Reproduce word for word the part of the entries that opens with the line containing "Of the group" and closes with the last line of the entries, including both of those lines.
====
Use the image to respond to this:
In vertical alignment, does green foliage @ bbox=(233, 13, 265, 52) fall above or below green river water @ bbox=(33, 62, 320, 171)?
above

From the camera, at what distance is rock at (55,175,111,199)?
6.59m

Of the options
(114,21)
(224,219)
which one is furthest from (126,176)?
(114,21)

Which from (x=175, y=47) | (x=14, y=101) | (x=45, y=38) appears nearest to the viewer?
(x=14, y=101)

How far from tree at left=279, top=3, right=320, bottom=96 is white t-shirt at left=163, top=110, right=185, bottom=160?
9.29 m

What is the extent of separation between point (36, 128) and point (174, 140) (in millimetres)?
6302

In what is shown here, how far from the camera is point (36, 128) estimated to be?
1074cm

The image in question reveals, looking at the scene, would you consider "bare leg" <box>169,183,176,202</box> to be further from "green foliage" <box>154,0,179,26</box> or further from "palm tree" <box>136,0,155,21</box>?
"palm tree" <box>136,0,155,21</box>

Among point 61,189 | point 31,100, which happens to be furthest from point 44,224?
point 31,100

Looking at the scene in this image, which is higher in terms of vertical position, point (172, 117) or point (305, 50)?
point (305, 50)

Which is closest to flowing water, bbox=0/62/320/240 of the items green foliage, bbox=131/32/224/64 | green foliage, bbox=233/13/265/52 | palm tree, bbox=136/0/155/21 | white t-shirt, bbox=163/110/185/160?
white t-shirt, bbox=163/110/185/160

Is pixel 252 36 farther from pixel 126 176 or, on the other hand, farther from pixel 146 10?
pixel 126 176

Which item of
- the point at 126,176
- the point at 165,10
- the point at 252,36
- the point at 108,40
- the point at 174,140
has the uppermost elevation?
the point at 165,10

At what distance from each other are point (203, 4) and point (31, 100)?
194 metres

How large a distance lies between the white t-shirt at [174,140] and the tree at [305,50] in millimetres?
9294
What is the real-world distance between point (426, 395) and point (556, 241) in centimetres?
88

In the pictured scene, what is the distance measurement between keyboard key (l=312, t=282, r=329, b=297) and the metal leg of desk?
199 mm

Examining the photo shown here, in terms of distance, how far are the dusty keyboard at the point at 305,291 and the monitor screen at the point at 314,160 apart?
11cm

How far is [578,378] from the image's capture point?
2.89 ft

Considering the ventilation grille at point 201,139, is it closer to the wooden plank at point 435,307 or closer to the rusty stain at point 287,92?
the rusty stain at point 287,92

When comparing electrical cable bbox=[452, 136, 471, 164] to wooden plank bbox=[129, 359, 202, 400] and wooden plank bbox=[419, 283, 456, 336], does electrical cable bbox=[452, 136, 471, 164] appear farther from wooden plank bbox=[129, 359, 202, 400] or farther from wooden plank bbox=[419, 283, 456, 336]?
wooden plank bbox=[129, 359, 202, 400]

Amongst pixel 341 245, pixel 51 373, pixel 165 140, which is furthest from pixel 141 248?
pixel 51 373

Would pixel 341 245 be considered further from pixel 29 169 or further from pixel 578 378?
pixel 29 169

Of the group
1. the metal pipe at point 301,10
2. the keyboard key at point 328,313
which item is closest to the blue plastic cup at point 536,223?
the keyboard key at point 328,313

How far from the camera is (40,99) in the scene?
====
(Output):
Of the group
1. the metal pipe at point 301,10
2. the keyboard key at point 328,313
which item is closest to the blue plastic cup at point 536,223?
the keyboard key at point 328,313

How far from the camera is (40,99) in the scene?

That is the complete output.